Selama ini seolah-olah ada dilema kepemimpinan perempuan dalam Islam. Di satu sisi adanya anggapan bahwa aktivitas perempuan paling baik adalah di rumah, mengurus suami dan anak, memasak dan aktivitas lain yang sifatnya domestik. Di sisi lain perempuan masa kini dituntut untuk aktif berkiprah di luar rumah. Apakah itu untuk bekerja, belajar, ataupun melakukan kegiatan-kegiatan sosial. Oleh karena perempuan hanya tinggal dalam rumah saja, maka ia akan dianggap ketinggalan informasi, kurang wawasan dan dan kurang pergaulan. Dalam bidang kepemimpinan, terjadi kontroversi mengenai boleh tidaknya seorang wanita menjadi kepala negara/ presiden.
Wacana ratu Balqis dapat dijadikan renungan bagi bangsa Indonesia yang baru saja usai menyelenggarakan pemilihan umum 2004 beberapa tahun yang lalu. Pada waktu itu keberhasilan megawati meraih suara terbanyak sudah merupakan suatu kenyataan. Persoalan yang muncul ketika itu adalah bagaimana jika megawati terpilih menjadi seorang presiden? Pertanyaan ini mempunyai bobot yang sangat penting karena wacana konseptual mengenai kepemimpinan perempuan belum pernah tuntas di dalam lintasan sejarah dunia Islam. Banyak sekali perempuan kandidat pemimpin tetapi tercekal oleh isu agama. Tidak sedikit jumlah laki-laki kandidat pemimpin yang sebenarnya lebih lemah ‘tampak layak’ karena saingan terberatnya seorang perempuan.
Kemenangan PDI Perjuangan ini tak pelak lagi telah memompa optimisme di kalangan pendukung fanatik Megawati untuk meraih kursi kepresidenan. Bagi mereka, logikanya cuma satu: pemimpin partai pemenang pemilu mestilah menjadi presiden. Ditambah lagi dengan pernyataan-pernyataan para pengamat atau beberapa tokoh yang katanya non partisan, tapi dari pernyataan-pernyataannya tampak sekali kesan membela Mega, maka makin kentallah semangat untuk meng-golkan Mega ke tampuk kursi kepresidenan.
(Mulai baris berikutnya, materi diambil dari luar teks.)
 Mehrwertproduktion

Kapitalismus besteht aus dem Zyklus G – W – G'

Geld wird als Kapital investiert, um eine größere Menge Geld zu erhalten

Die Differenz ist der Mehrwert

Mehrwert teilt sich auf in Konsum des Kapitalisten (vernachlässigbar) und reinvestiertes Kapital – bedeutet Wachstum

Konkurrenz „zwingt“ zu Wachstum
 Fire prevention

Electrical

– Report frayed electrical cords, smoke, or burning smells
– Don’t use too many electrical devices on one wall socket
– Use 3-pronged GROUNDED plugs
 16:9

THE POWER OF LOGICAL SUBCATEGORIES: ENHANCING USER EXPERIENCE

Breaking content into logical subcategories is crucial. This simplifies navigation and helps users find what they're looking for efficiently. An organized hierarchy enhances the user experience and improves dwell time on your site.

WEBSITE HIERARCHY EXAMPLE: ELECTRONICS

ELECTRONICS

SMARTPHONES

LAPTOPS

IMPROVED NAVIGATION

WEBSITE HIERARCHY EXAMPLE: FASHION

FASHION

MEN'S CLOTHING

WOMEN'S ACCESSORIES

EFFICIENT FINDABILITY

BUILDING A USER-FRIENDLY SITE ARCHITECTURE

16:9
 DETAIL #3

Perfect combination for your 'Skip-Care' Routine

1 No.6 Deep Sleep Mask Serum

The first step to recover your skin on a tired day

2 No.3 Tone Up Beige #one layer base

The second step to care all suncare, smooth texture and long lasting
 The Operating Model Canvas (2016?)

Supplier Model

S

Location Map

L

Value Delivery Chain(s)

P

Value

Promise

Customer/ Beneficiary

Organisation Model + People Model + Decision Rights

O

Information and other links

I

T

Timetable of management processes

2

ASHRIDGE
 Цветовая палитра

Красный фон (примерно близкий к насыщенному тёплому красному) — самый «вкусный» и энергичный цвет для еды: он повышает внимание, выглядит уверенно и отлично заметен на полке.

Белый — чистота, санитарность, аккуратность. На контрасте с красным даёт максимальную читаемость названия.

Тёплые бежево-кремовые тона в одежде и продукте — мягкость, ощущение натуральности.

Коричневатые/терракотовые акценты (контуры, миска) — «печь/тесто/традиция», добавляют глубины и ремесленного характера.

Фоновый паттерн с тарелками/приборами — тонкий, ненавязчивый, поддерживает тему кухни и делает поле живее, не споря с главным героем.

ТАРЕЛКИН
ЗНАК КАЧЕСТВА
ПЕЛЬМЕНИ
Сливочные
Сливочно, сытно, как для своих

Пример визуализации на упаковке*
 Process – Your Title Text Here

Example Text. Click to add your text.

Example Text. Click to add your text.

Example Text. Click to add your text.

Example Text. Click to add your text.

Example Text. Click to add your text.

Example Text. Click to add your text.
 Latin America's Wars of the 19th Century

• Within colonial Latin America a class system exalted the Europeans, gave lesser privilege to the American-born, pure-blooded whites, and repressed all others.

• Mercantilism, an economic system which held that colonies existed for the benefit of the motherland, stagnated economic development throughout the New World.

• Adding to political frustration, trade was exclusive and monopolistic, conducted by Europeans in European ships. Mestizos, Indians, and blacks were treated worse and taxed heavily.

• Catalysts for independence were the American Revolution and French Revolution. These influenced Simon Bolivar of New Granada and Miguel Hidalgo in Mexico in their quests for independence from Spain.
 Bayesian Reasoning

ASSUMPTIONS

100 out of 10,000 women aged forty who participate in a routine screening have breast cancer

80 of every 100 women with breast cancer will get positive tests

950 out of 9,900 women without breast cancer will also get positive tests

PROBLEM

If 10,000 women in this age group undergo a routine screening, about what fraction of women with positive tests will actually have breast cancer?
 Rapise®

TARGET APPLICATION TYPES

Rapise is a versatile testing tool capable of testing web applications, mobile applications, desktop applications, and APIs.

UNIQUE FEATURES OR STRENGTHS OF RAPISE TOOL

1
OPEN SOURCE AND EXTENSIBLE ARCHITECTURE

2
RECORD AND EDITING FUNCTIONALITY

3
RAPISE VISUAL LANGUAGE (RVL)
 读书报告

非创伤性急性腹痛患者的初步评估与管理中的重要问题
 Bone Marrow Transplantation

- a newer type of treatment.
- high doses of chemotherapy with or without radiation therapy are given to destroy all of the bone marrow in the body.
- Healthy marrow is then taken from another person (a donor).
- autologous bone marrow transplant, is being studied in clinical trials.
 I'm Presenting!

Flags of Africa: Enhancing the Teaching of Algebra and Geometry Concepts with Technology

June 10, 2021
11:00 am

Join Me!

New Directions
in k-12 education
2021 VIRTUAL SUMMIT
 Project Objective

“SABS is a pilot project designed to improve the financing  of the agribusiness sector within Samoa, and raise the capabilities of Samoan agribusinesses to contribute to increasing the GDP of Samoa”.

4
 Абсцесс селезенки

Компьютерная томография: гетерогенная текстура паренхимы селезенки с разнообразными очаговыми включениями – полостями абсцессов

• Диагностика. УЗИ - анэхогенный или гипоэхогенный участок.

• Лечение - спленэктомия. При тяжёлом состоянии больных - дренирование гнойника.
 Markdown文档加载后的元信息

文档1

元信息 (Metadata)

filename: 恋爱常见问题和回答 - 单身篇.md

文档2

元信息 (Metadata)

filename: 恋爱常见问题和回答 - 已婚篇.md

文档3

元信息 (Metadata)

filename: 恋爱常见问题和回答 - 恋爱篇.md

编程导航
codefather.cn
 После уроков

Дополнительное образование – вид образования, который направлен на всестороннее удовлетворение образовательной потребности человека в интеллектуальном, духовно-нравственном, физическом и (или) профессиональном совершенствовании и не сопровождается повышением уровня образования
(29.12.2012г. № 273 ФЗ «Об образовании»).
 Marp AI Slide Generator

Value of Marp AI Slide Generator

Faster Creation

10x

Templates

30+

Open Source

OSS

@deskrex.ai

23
Tapi segala keberatan yang diajukan baik itu dari sisi kapabilitas Megawati yang sangat diragukan maupun pandangan hukum Islam tentang larangan mengangkat wanita sebagai presiden, malah dituding sebagai rekayasa untuk menghalangi Mega. Keadaan inilah yang kini tengah mewarnai jagad perpolitikan Indonesia.
Agak ironis memang, ada yang terorbit dan ada yang tersungkur hanya disebabkan oleh faktor jenis kelamin. Tidak sedikit pula pemimpin perempuan (Sulthanah) harus berhenti di tengah jalan karena isu agama. Termasuk di antaranya tiga Sulthanah yang pernah memerintah secara berkesinambungan di Aceh pada abad ke-14, yaitu Sulthanah Khadijah, Sulthanah Maryam dan Sulthanah Fatimah akhrirnya harus terputus karena Fatwa Qadhi Mekah. Alasan fatwa itu adalah perempuan tidak ditolerir menjadi pemimpin Sulthanah karena dianggap menyalahi kodratnya sebagai perempuan.